Yoga is about experimentation. There are many parallels to draw between repeating asanas, experimenting with movement not for the pursuit of perfection but for progress, and academic revision, the reorienting and shifting of ideas to adapt to newly discovered contexts and ideas. I think we sometimes forget that academia, like yoga, is a practice. When we revise our ideas, when we consider other viewpoints and angles and incorporate them in our own work, we are being present and mindful. We are also confirming the humanity of the work, the organic community of people coming together in pursuit of knowledge not as dogma but as practice.
Because what is academia, the pursuit of knowledge, if not the art of beginning again?
So, as I roll out my mat in this balmy room, I don’t know what the next hour and a half holds for me and my practice. I also don’t know what the result of my hundred visions and revisions beyond the mat will amount to. All I know is that I can be present and patient with what emerges; if I lose grasp of my breath, I can get it back again.

If you make mistakes, you are an academic. If you revise and resubmit, you are human.

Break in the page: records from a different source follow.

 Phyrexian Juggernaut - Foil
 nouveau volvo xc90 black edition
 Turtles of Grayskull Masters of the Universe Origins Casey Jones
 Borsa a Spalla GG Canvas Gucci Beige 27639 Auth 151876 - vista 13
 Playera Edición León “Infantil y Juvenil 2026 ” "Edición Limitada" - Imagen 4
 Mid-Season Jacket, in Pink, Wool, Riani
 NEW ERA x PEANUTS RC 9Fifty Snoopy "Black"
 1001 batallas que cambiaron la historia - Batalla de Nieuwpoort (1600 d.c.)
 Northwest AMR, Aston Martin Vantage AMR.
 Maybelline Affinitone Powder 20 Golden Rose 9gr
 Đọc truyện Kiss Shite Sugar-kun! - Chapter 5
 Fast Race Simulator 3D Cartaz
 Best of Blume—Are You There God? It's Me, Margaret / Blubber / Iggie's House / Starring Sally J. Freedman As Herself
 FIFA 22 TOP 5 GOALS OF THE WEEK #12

Kate Siklosi lives in Toronto and is a PhD Candidate in English at York University. Her research interests centre upon the intersections of Canadian and American avant-garde poetry and poetics, post-structuralism, and spatial theory. She is currently co-editor of Pivot: A Journal of Interdisciplinary Studies and Thought.

One thought on “Women, Academia, Sport: On Academia, Yoga, and the Practice of Beginning Again

  1. lovely Kate! I got my graduate class in pedagogy to go to yoga class in order to encourage exactly this kind of attitude — some days all you can do is stay in the room, and that's ok. Life lessons from Bikram.